Document section >>
JUDGMENT
Harbans Lal, J.
1. This civil special appeal under Section 18 of the Rajasthan High Court Ordinance, 1949 has been preferred from the order dated December 4, 2001 passed by the learned Single Judge whereby the order dated 17.3.2001 passed by the learned District & Sessions Judge, Jaipur City, Jaipur making the award of the sole Arbitrator as rule of the court with certain modifications has been upheld and the appeal has been dismissed.
2. The relevant fact are that an agreement was executed on 8.10.1989 between Kuldeep Dhankar (hereinafter to be referred as “the Claimant”) and the appellant-Union of India for publishing the English Edn. of Jaipur Telephone Directory for the year 1987, 1988 and 1989. The trouble between the parties started when the non-claimant in its communication dated 22.12.1988 communicated that the Directories sent by the claimant on 21.12.1988 were not being accepted. The core controversy between the parties is reflected from the communication dated 9.1.1989 sent by the non-claimant to the claimant. The essence of this communication is, as under:
The telephone directory sent by you on 21.12.1988 may be accepted subject to the following conditions:
i. That there has been a delay of 52 weeks in supply of Directory and as per the Clause 16 of Annexure ‘A’ of the contract, the contractor is liable to pay the penalty of Rs. 2000/- per week or part thereof, amounting to a penalty of Rs. 1,04,000/-.
ii. That 121 yellow pages have been printed as against the limit of 66 as per the contract, thereby exceeding the number of yellow pages by 55. As the directory has already been printed and to avoid any further delay, it has been decided that the royalty payable shall now be Rs. 92,000/- for the 1987 issue plus Rs. 92,000/- assuming as if one more issue has been printed by you. Thus the total royalty of Rs. 1,84,000/- has to be paid by you.
iii. That a sub contract has been entered into without taking prior written consent of G.M.T.D. Jaipur. As the directory is already ready, and to avoid any further delay, permission is hereby granted for sub contract for 1987 issue only. It should be noted in future prior written consent of G.M.T.D. Jaipur must be taken as and when required.

Exercise 1 >> List each distinct rupee amount that appears in the judgment.
Exercise 2 >> Proceed with the judgment on the telephone directory contract, picking up after its last sentence.
The material that comes next plays no part in any of this.

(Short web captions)

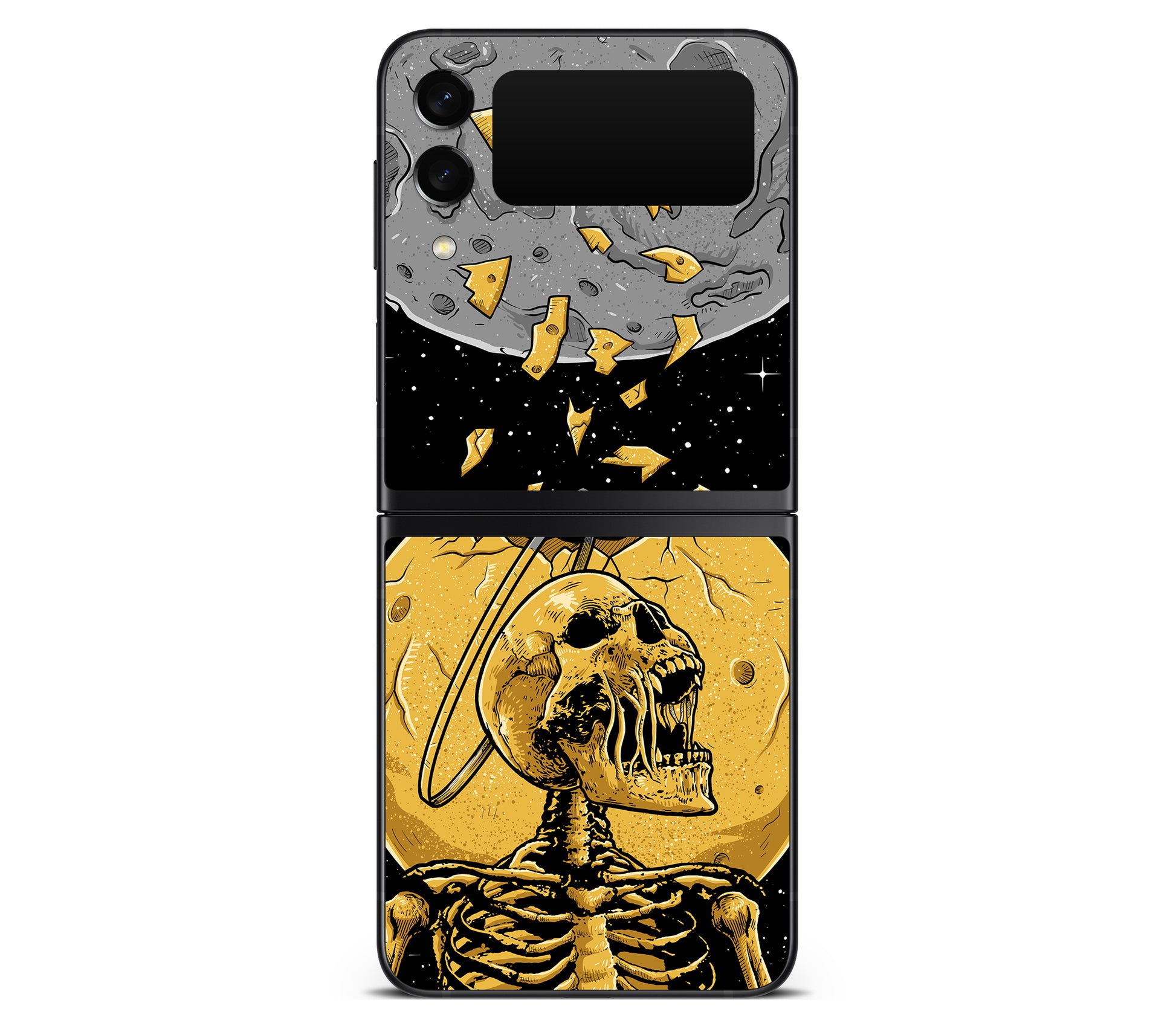 Galaxy Z Flip 3 skin, Doomsday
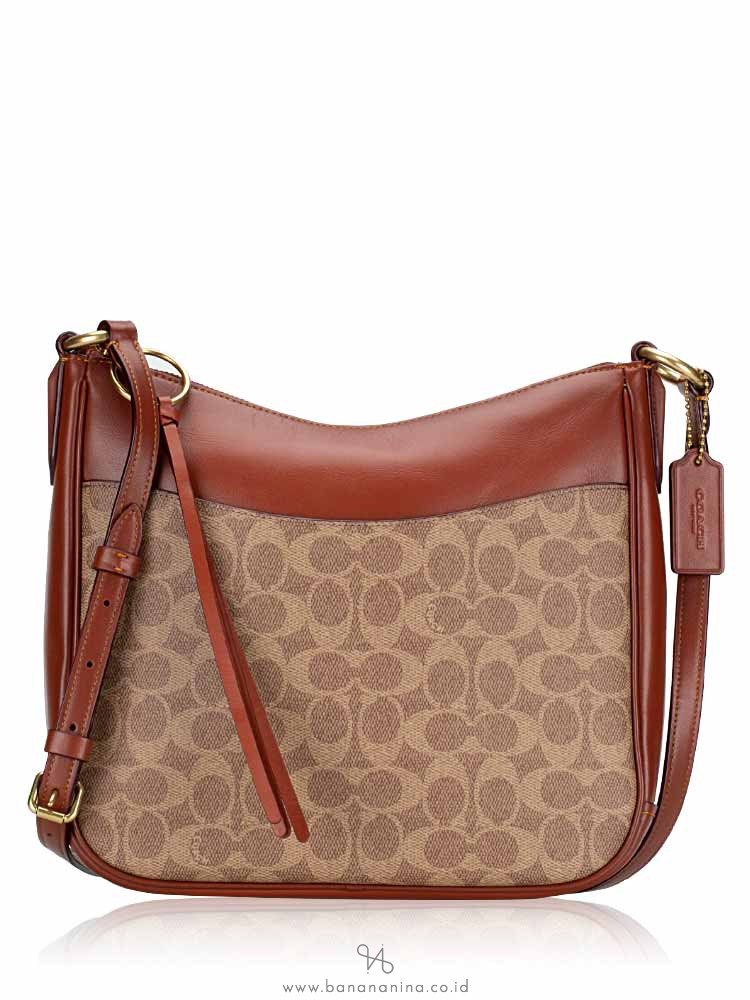 Coach signature chaise crossbody hotsell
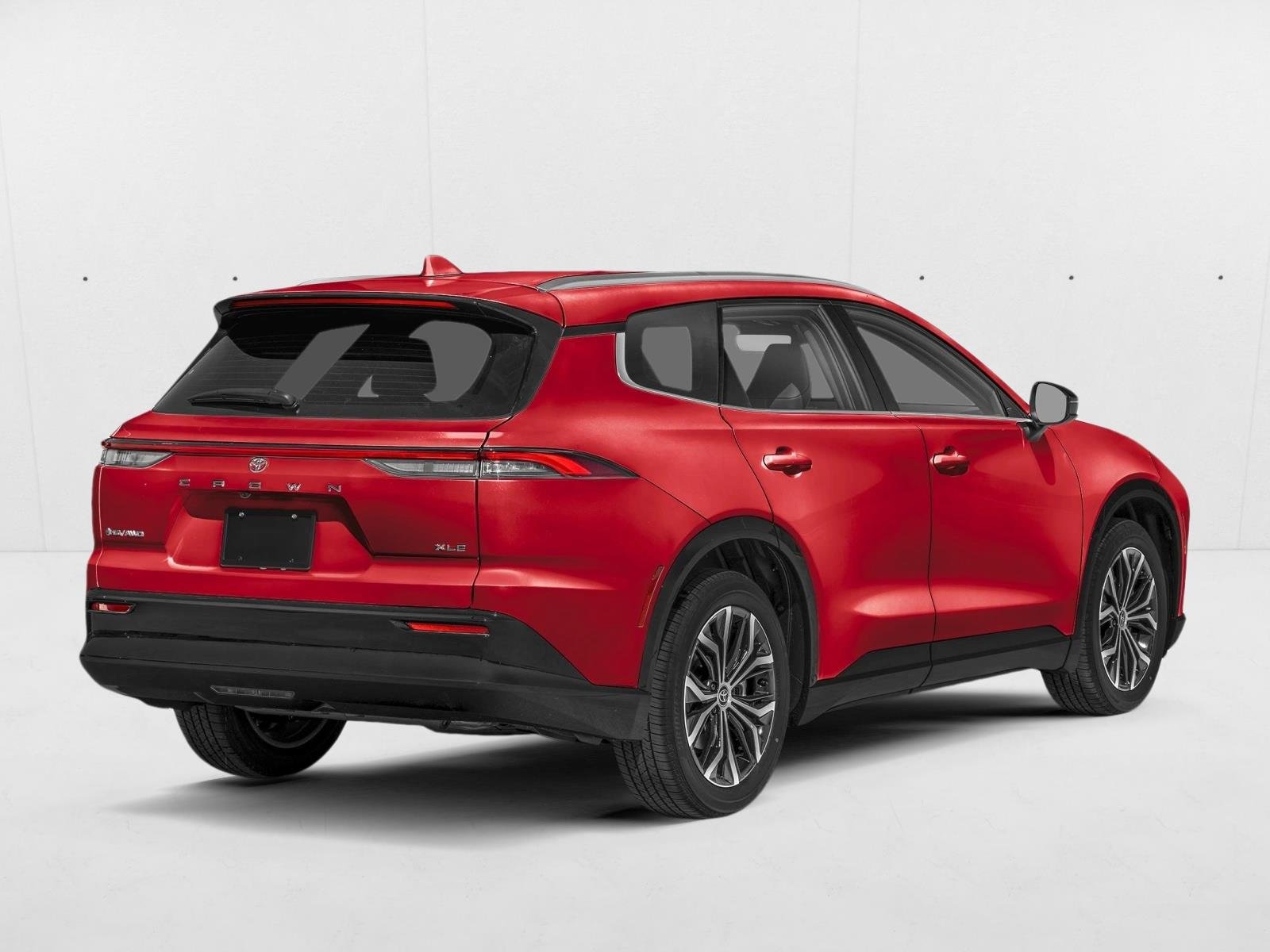 New 2026 Finish Line Red Toyota XLE image 2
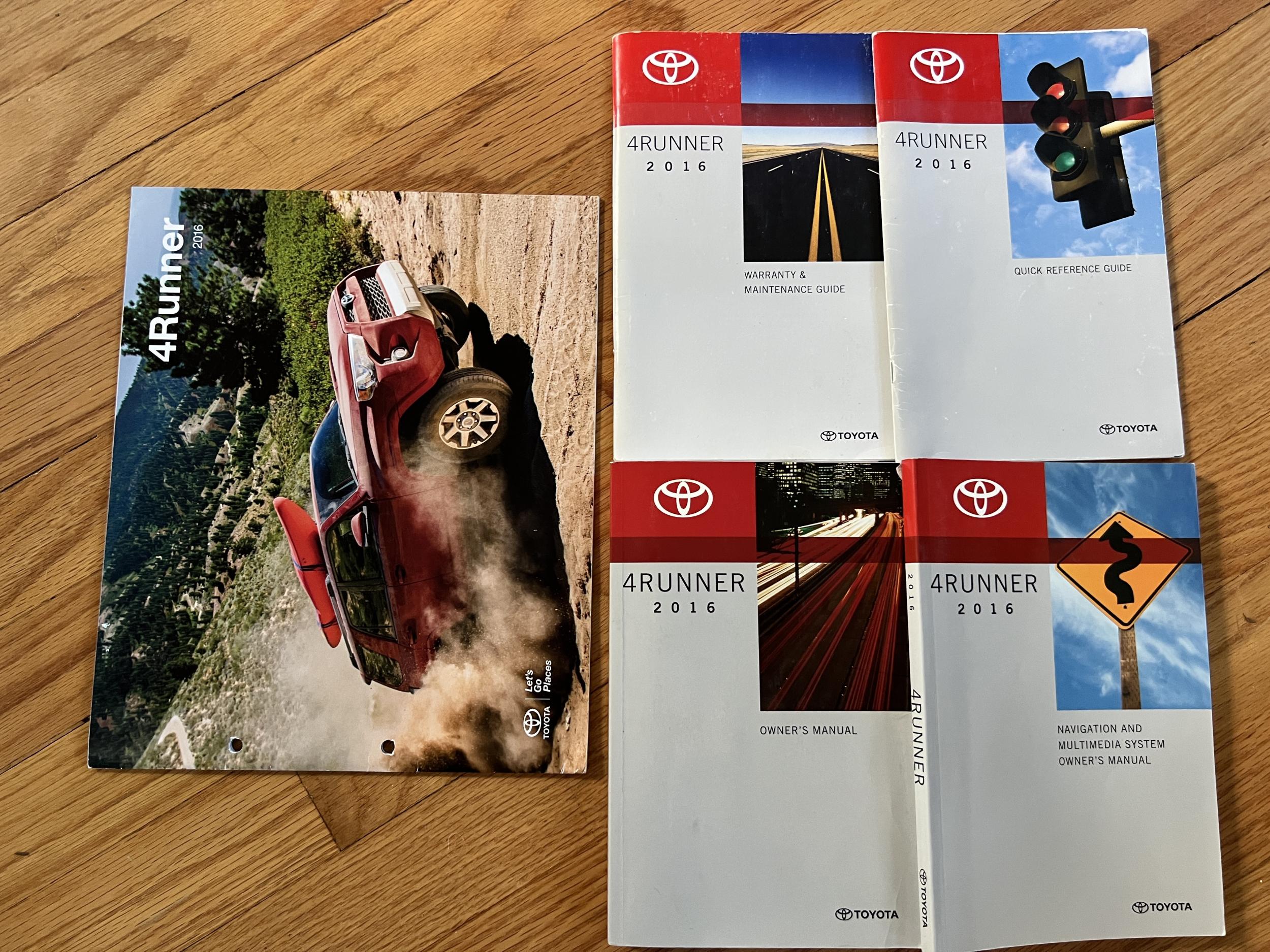 2016 Toyota 4Runner Trail Premium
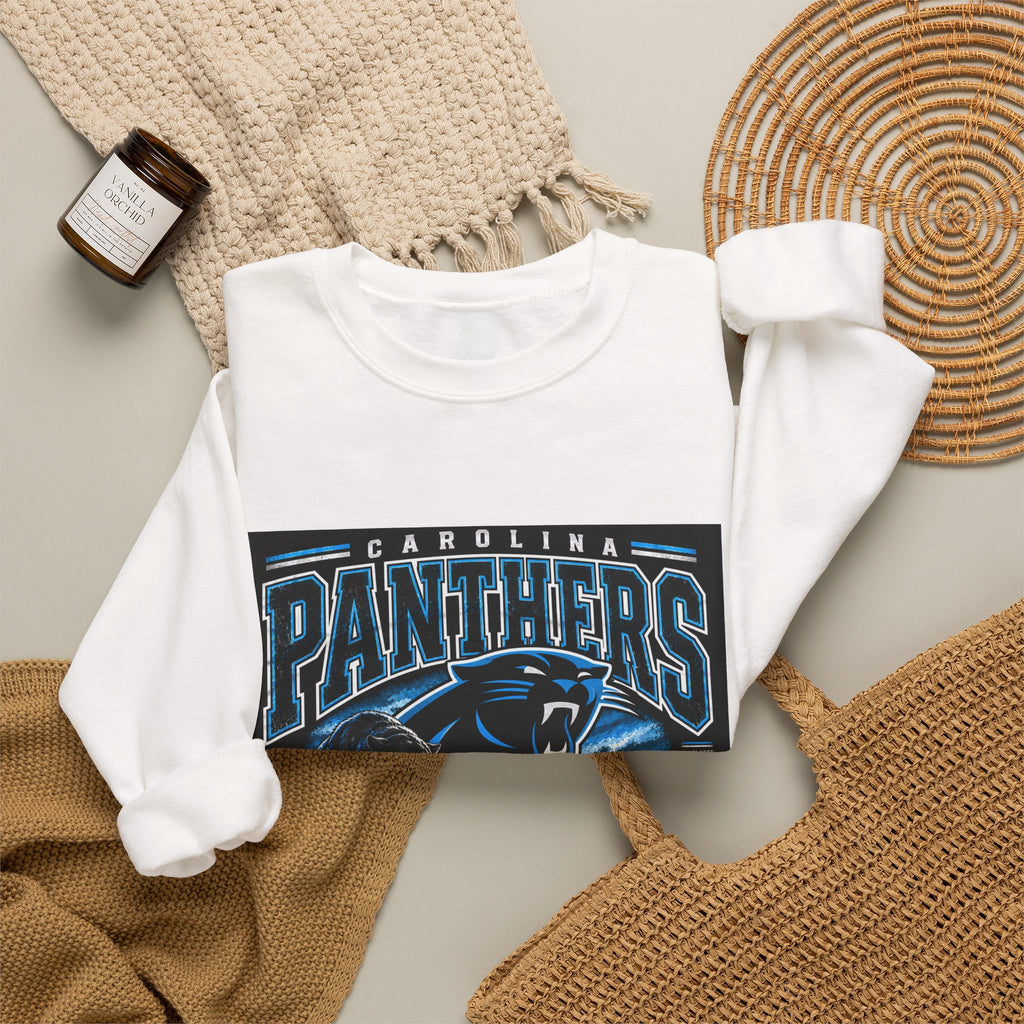 Carolina Panthers - Crewneck Sweatshirt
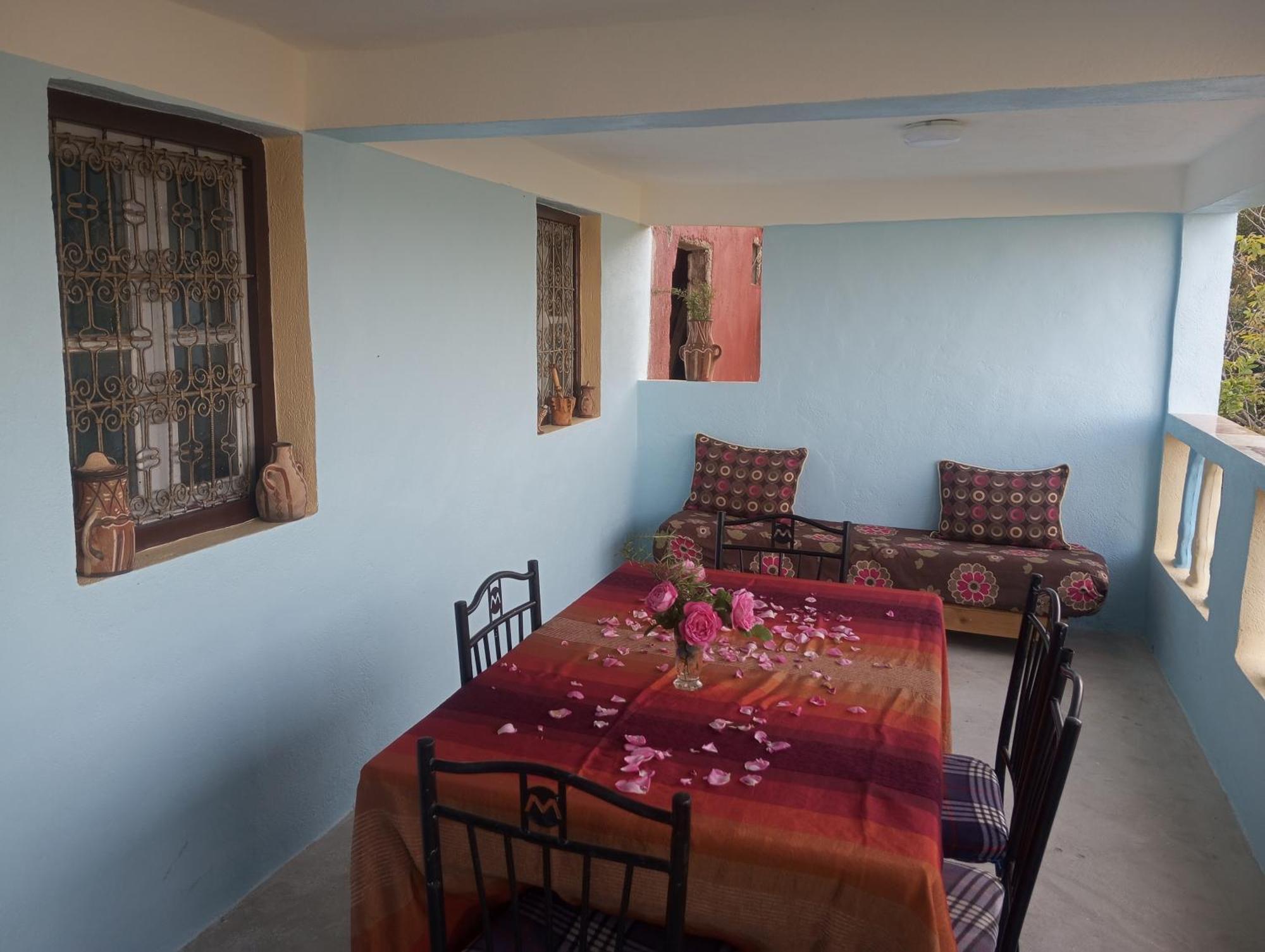 Dar Lala Zhour Apartment Douar Ain Bouchrik Bagian luar foto
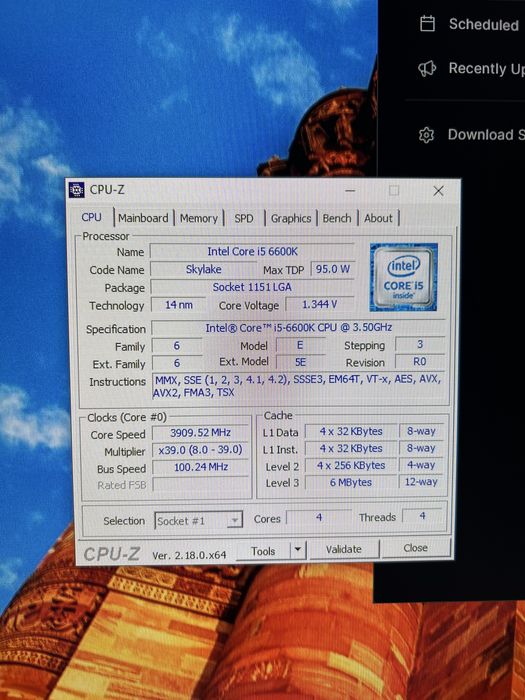 Vand Kit gaming: i5 6600k + asus Z270-A + cooler Scythe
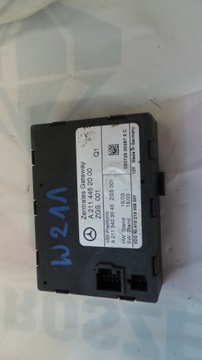 MODUL GATEWAY MERCEDES W211 A2114452000 ZÁMKU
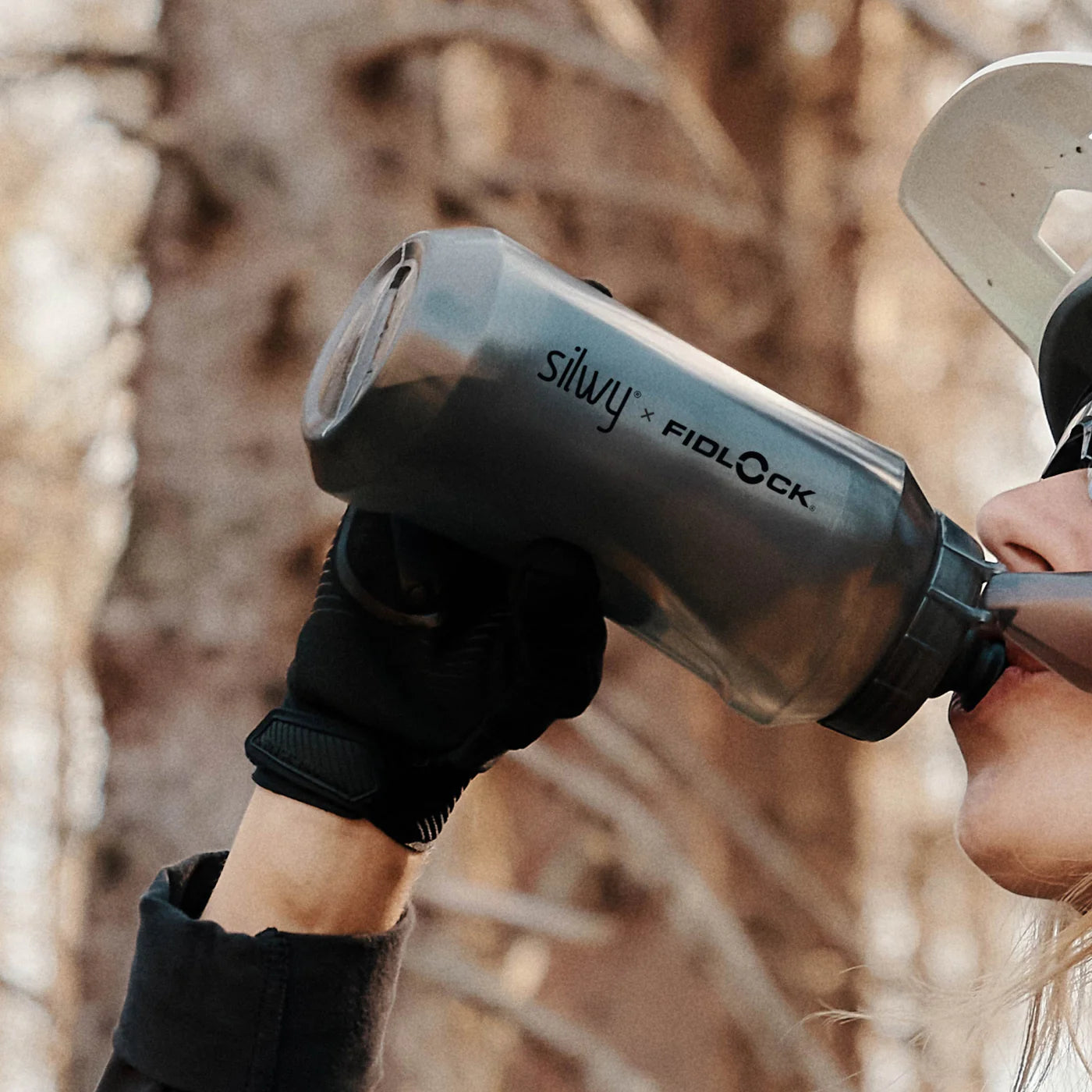 Magnetic bottle FIDLOCK TWIST bottle 750 compact incl. bike base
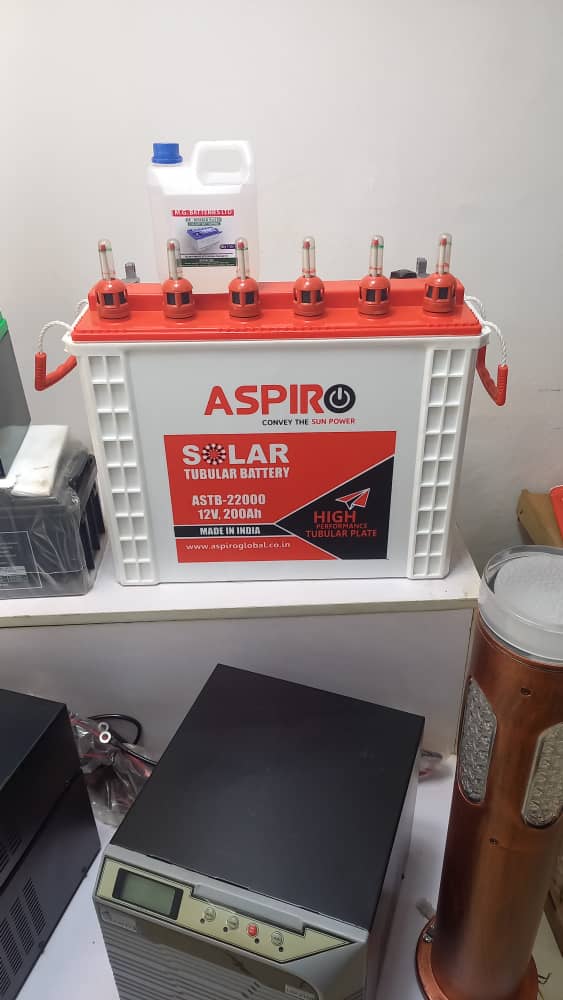 200ah tubler battery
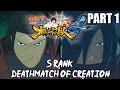 Naruto Shippuden Ultimate Ninja Storm 4 Walkthrough Part 1 - Deathmatch of Creation - S Rank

Task answer 1 >> Rs. 2000/-, Rs. 1,04,000/-, Rs. 92,000/-, Rs. 1,84,000/-

Task answer 2 >>
iv. It is, therefore, required that you should deposit a total amount of Rs. 2,88,000/- (two lacs eighty eight thousand only) against the penalty for delay and excess yellow pages and royalty by demand draft within ten days of the issue of this letter. Also the balance amount of Directory should be supplied within this period so that the total supply should be 45,000 as per the contract.
3. The non-claimant determined the contract vide its communication dated 14.3.1999 which provided that the contract shall automatically be rescinded on 30.3.1989 and the bank guarantee for a sum of Rs. 2,50,000/- furnished by the claimant shall stand forfeited. The claimant then took steps under Section 20 of the Arbitration Act, 1940. When inspite of the order passed by the learned District & Sessions Judge, Jaipur City, Jaipur the Arbitrator did not enter the Reference, the matter came to be decided by the Hon’ble Chief Justice under order dated December 17, 1996. Pursuant to and in compliance of the aforesaid order dated December 17, 1996, the learned District & Sessions Judge, Jaipur City, Jaipur with the agreement of both the parties and under his order dated 19.3.1997 appointed Mr. S.R. Bhansali as the sole Arbitrator who after entering the Reference and issuing notices to both the parties required them to file their claims along with the supporting material.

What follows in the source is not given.